Files
openrun/ROADMAP.md
2026-05-19 08:34:22 -04:00

14 KiB
Raw Blame History

openrun — roadmap

Living backlog. Items are grouped by phase; within a phase, top to bottom is rough priority. Each item names its test plan alongside the implementation so they ship together.

This isn't a contract. If something turns out to be harder, smaller, or pointless once we're in the code, edit it here rather than rationalise away.


Phase 0 — test scaffolding (prerequisite, one-time)

The codebase has no tests/ directory and no pytest in pyproject.toml. Everything below assumes this is in place first.

  • Add pytest + a minimal tests/ layout. Add pytest and pytest-cov to [dependency-groups.dev] in pyproject.toml. Create tests/{unit,integration,fixtures}/. A tests/conftest.py should expose a shared tmp_conn fixture that builds an in-memory SQLite via openrun.db.connect(":memory:") (so the live data/garmin.db is never touched).

    • Test plan: N/A — this is the test plan.
    • DoD: uv run pytest exits 0 with one trivial passing test.
  • Pin a tiny fixture set. One .fit (~5 MB workout), one Takeout summarizedActivities snippet (~3 activities), one Connect-format snippet, one of each daily wellness JSON. Anonymise; commit under tests/fixtures/. These back every test below.

    • DoD: Each fixture has a one-line tests/fixtures/README.md entry recording its provenance + what it exercises.

Phase 1 — code gaps (existing functionality)

1.1 Takeout export doesn't ingest splits — RETIRED (premise wrong for current account)

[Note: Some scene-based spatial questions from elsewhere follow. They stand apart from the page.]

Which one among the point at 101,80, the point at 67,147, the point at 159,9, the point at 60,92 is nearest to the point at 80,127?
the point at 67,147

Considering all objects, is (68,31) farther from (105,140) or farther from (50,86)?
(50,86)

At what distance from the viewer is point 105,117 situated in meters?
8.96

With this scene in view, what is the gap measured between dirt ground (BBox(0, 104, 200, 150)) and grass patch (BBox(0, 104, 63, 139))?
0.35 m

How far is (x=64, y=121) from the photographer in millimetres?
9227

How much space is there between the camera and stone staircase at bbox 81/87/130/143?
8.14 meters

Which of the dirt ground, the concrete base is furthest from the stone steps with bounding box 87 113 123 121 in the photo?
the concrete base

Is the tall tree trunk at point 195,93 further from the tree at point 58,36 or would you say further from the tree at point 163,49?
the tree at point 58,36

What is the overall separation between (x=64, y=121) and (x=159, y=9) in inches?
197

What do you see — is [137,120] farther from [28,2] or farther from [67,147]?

ingest/garmin_export.py only handles summarizedActivities. Lap detail in Takeout lives in <activity_id>_<name>.json under DI-Connect-Fitness/

Finding (2026-05-18): the actual Takeout dump for this account contains zero per-activity lap-detail JSONs under DI-Connect-Fitness/ — only summarizedActivities, personalRecord, trainingPlan, workout, gear. Lap data is only retrievable from the FIT files via link_fit_files.py (Path B sync also pulls it directly from /activity-service/activity/{aid}/splits). If a future Takeout shape does include <activity_id>.json lap files, reopen this item; until then the assumption that drove it doesn't hold.

1.2 Unhandled Takeout JSON categories

project_takeout_export_quirks.md lists files we currently unrecognized: HydrationLog, TrainingReadinessDTO, EnduranceScore, HillScore, RunRacePredictions. Each is a new SQLite table + dispatch entry. Skip HydrationLog (low value), prioritise TrainingReadinessDTO (Garmin's own readiness score — useful for comparing against derived TSB) and RunRacePredictions (a free baseline for the projected-PMC plan).

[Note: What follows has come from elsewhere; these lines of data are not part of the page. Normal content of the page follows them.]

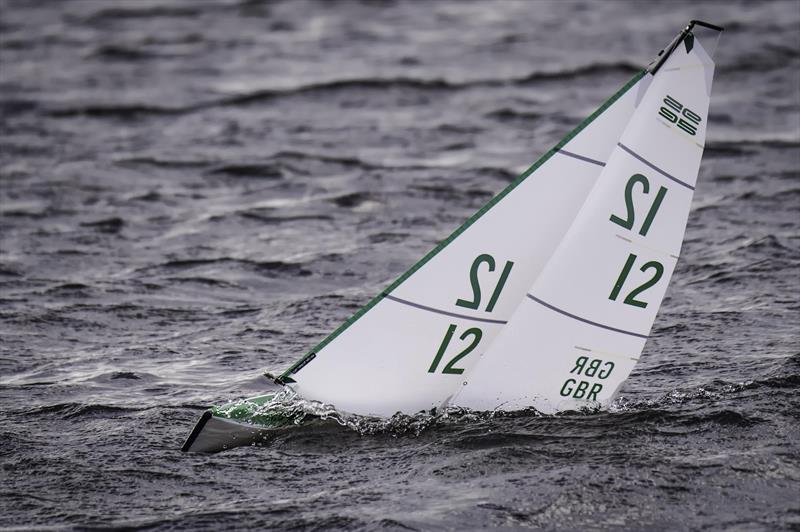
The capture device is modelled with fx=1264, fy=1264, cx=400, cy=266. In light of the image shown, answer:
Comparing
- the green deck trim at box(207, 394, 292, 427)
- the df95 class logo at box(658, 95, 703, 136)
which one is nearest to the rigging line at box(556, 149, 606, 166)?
the df95 class logo at box(658, 95, 703, 136)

  • Test plan: per category, test_garmin_export.py::test_handle_<category> fixture-driven insert; one schema-roundtrip test (SELECT * returns the same values).

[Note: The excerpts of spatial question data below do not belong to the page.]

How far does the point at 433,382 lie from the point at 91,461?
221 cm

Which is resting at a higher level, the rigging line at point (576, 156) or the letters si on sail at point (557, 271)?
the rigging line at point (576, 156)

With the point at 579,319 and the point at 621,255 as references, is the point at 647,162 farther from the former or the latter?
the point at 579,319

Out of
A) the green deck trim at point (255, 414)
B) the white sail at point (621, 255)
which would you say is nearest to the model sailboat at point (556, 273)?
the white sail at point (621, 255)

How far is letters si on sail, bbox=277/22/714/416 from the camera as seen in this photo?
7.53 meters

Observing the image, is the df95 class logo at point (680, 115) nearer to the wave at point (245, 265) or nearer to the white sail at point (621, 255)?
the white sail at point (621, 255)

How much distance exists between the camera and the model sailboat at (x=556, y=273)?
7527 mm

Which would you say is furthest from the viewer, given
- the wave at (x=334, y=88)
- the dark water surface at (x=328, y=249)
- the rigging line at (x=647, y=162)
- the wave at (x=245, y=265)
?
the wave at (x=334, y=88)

1.3 fit_linker can't disambiguate near-simultaneous activities — DONE

Implemented warn-and-skip on collision: link() tracks linked_aids: dict[int, Path]; the second FIT to match an already-linked activity is logged on stderr and skipped (count surfaced in summary). Pure _match_activity helper extracted for unit-testable tolerance/closest-pick behaviour, and link() accepts a fit_iter= injection point so tests avoid the FIT-parsing path. See tests/unit/test_fit_linker.py.

1.4 handle_fit silently drops FITs with no parseable activity-id chunk — DONE

Main loop now counts FITs whose stem has no 8+-digit chunk and prints a one-line n FITs skipped … run openrun-link-fit <root> for Takeout-style exports hint. The activity-id extraction is now _activity_id_from_filename, with five unit tests covering classic/Takeout/year-prefix/empty cases, plus a subprocess end-to-end test of main().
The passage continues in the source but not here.